__GIVEN EXERCISE__:
Print the following lines word for word.

(Collected data)
——————————
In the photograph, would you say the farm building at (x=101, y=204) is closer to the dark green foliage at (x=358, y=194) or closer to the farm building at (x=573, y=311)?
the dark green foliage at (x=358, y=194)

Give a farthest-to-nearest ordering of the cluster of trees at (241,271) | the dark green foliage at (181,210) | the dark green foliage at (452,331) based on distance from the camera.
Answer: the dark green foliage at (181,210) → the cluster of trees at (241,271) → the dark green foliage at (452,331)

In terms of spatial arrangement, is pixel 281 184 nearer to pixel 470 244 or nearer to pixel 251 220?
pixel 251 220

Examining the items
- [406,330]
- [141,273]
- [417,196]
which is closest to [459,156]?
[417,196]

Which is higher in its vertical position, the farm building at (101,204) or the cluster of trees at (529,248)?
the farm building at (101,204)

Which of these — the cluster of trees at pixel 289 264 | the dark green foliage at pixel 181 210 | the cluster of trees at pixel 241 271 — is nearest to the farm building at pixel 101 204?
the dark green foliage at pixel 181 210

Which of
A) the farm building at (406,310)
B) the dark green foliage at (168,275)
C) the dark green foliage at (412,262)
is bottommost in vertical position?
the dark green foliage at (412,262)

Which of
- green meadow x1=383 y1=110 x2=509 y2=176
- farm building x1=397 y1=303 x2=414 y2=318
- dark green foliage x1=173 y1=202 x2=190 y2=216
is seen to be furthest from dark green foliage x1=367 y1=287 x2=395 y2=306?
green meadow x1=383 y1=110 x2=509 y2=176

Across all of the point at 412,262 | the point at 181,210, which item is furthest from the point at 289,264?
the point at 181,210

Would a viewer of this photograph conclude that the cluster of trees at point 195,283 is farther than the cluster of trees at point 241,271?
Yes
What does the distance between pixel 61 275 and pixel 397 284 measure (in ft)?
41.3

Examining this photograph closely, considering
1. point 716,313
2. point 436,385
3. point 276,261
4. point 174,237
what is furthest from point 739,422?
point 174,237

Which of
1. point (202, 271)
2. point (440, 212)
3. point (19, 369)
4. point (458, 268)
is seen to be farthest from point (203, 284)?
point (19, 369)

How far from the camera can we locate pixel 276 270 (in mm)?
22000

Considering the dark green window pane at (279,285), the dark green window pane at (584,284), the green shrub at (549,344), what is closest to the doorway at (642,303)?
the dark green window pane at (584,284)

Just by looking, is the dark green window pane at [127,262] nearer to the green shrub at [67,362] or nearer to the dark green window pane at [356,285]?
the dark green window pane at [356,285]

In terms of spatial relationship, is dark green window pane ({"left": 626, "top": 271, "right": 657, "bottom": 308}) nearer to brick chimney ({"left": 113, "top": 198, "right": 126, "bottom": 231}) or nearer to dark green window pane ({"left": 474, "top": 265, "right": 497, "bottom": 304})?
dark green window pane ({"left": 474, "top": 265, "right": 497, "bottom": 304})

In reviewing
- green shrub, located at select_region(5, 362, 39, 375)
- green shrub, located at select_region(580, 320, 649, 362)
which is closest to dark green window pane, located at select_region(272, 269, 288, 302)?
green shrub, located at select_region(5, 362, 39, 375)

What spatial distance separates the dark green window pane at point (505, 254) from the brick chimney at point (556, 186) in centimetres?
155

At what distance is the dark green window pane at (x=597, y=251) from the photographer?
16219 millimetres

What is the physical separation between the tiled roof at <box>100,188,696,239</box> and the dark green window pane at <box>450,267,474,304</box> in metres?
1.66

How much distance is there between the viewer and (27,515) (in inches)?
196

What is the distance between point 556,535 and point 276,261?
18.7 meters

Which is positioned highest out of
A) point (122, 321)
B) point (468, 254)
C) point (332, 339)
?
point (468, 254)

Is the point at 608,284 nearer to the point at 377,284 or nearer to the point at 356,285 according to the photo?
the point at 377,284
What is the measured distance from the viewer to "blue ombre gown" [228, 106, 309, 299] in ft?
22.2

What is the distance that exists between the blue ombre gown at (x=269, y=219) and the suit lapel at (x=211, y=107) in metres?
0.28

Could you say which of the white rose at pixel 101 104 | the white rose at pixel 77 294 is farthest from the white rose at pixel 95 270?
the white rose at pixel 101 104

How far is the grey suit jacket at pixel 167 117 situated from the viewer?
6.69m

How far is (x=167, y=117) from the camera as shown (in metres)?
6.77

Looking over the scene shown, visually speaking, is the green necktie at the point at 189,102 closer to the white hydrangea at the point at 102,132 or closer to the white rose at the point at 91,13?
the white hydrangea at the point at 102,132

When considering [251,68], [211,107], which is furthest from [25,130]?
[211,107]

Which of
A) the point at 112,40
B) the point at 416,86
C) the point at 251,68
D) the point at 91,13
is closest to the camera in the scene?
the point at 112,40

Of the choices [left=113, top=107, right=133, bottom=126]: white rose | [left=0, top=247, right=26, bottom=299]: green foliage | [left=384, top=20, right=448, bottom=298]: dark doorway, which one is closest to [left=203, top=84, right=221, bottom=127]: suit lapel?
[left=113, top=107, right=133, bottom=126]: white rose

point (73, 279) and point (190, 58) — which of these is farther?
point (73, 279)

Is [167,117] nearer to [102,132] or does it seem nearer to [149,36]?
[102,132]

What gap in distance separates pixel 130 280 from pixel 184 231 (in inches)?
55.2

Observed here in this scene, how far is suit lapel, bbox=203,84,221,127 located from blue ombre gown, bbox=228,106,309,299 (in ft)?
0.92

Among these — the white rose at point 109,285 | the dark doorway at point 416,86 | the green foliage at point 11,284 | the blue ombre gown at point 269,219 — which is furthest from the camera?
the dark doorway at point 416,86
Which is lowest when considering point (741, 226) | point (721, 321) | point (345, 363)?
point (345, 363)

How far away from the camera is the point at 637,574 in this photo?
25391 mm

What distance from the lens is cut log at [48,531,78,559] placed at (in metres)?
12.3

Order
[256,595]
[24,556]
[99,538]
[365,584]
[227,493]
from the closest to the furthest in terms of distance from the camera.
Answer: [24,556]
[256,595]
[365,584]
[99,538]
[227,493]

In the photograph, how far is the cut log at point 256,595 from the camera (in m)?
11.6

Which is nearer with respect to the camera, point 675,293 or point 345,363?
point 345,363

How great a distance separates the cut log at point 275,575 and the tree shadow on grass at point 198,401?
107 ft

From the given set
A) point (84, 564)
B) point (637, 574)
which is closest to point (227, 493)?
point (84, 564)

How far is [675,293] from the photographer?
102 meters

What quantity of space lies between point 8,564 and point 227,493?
——————————
__PROBLEM SOLUTION__:
In the photograph, would you say the farm building at (x=101, y=204) is closer to the dark green foliage at (x=358, y=194) or closer to the farm building at (x=573, y=311)?
the dark green foliage at (x=358, y=194)

Give a farthest-to-nearest ordering of the cluster of trees at (241,271) | the dark green foliage at (181,210) | the dark green foliage at (452,331) based on distance from the camera.
Answer: the dark green foliage at (181,210) → the cluster of trees at (241,271) → the dark green foliage at (452,331)

In terms of spatial arrangement, is pixel 281 184 nearer to pixel 470 244 or nearer to pixel 251 220?
pixel 251 220

Examining the items
- [406,330]
- [141,273]
- [417,196]
which is closest to [459,156]?
[417,196]

Which is higher in its vertical position, the farm building at (101,204) or the cluster of trees at (529,248)?
the farm building at (101,204)

Which of these — the cluster of trees at pixel 289 264 | the dark green foliage at pixel 181 210 | the cluster of trees at pixel 241 271 — is nearest to the farm building at pixel 101 204?
the dark green foliage at pixel 181 210

Which of
A) the farm building at (406,310)
B) the dark green foliage at (168,275)
C) the dark green foliage at (412,262)
is bottommost in vertical position?
the dark green foliage at (412,262)

Which of
- green meadow x1=383 y1=110 x2=509 y2=176
- farm building x1=397 y1=303 x2=414 y2=318
- dark green foliage x1=173 y1=202 x2=190 y2=216
is seen to be furthest from dark green foliage x1=367 y1=287 x2=395 y2=306?
green meadow x1=383 y1=110 x2=509 y2=176

Across all of the point at 412,262 | the point at 181,210, which item is furthest from the point at 289,264?
the point at 181,210

Would a viewer of this photograph conclude that the cluster of trees at point 195,283 is farther than the cluster of trees at point 241,271?
Yes
What does the distance between pixel 61 275 and pixel 397 284 measure (in ft)?
41.3

Examining this photograph closely, considering
1. point 716,313
2. point 436,385
3. point 276,261
4. point 174,237
what is furthest from point 739,422?
point 174,237

Which of
1. point (202, 271)
2. point (440, 212)
3. point (19, 369)
4. point (458, 268)
is seen to be farthest from point (203, 284)?
point (19, 369)

How far from the camera can we locate pixel 276 270 (in mm)?
22000

Considering the dark green window pane at (279,285), the dark green window pane at (584,284), the green shrub at (549,344), what is closest to the doorway at (642,303)?
the dark green window pane at (584,284)

Just by looking, is the dark green window pane at [127,262] nearer to the green shrub at [67,362] or nearer to the dark green window pane at [356,285]?
the dark green window pane at [356,285]

In terms of spatial relationship, is dark green window pane ({"left": 626, "top": 271, "right": 657, "bottom": 308}) nearer to brick chimney ({"left": 113, "top": 198, "right": 126, "bottom": 231}) or nearer to dark green window pane ({"left": 474, "top": 265, "right": 497, "bottom": 304})?
dark green window pane ({"left": 474, "top": 265, "right": 497, "bottom": 304})

In reviewing
- green shrub, located at select_region(5, 362, 39, 375)
- green shrub, located at select_region(580, 320, 649, 362)
which is closest to dark green window pane, located at select_region(272, 269, 288, 302)?
green shrub, located at select_region(5, 362, 39, 375)

What spatial distance separates the dark green window pane at point (505, 254) from the brick chimney at point (556, 186) in centimetres?
155

At what distance is the dark green window pane at (x=597, y=251) from the photographer?
16219 millimetres

What is the physical separation between the tiled roof at <box>100,188,696,239</box> and the dark green window pane at <box>450,267,474,304</box> in metres?
1.66

How much distance is there between the viewer and (27,515) (in inches)?
196

What is the distance between point 556,535 and point 276,261?
18.7 meters

Which is positioned highest out of
A) point (122, 321)
B) point (468, 254)
C) point (332, 339)
?
point (468, 254)

Is the point at 608,284 nearer to the point at 377,284 or nearer to the point at 356,285 according to the photo?
the point at 377,284
What is the measured distance from the viewer to "blue ombre gown" [228, 106, 309, 299] in ft?
22.2

What is the distance that exists between the blue ombre gown at (x=269, y=219) and the suit lapel at (x=211, y=107) in metres?
0.28

Could you say which of the white rose at pixel 101 104 | the white rose at pixel 77 294 is farthest from the white rose at pixel 95 270?
the white rose at pixel 101 104

How far is the grey suit jacket at pixel 167 117 situated from the viewer?
6.69m

How far is (x=167, y=117) from the camera as shown (in metres)?
6.77

Looking over the scene shown, visually speaking, is the green necktie at the point at 189,102 closer to the white hydrangea at the point at 102,132 or closer to the white rose at the point at 91,13?
the white hydrangea at the point at 102,132

When considering [251,68], [211,107], which is furthest from [25,130]?
[211,107]

Which of
A) the point at 112,40
B) the point at 416,86
C) the point at 251,68
D) the point at 91,13
is closest to the camera in the scene?
the point at 112,40

Of the choices [left=113, top=107, right=133, bottom=126]: white rose | [left=0, top=247, right=26, bottom=299]: green foliage | [left=384, top=20, right=448, bottom=298]: dark doorway, which one is closest to [left=203, top=84, right=221, bottom=127]: suit lapel?
[left=113, top=107, right=133, bottom=126]: white rose

point (73, 279) and point (190, 58) — which of these is farther?
point (73, 279)

Is [167,117] nearer to [102,132] or does it seem nearer to [149,36]?
[102,132]

What gap in distance separates pixel 130 280 from pixel 184 231 (in inches)?
55.2

Observed here in this scene, how far is suit lapel, bbox=203,84,221,127 located from blue ombre gown, bbox=228,106,309,299 (in ft)?
0.92

Among these — the white rose at point 109,285 | the dark doorway at point 416,86 | the green foliage at point 11,284 | the blue ombre gown at point 269,219 — which is furthest from the camera?
the dark doorway at point 416,86
Which is lowest when considering point (741, 226) | point (721, 321) | point (345, 363)?
point (345, 363)

How far away from the camera is the point at 637,574 in this photo?
25391 mm

What distance from the lens is cut log at [48,531,78,559] placed at (in metres)?
12.3

Order
[256,595]
[24,556]
[99,538]
[365,584]
[227,493]
from the closest to the furthest in terms of distance from the camera.
Answer: [24,556]
[256,595]
[365,584]
[99,538]
[227,493]

In the photograph, how far is the cut log at point 256,595 from the camera (in m)?
11.6

Which is nearer with respect to the camera, point 675,293 or point 345,363?
point 345,363

How great a distance separates the cut log at point 275,575 and the tree shadow on grass at point 198,401?
107 ft

From the given set
A) point (84, 564)
B) point (637, 574)
which is closest to point (227, 493)?
point (84, 564)

How far is [675,293] from the photographer?
102 meters

What quantity of space lies between point 8,564 and point 227,493?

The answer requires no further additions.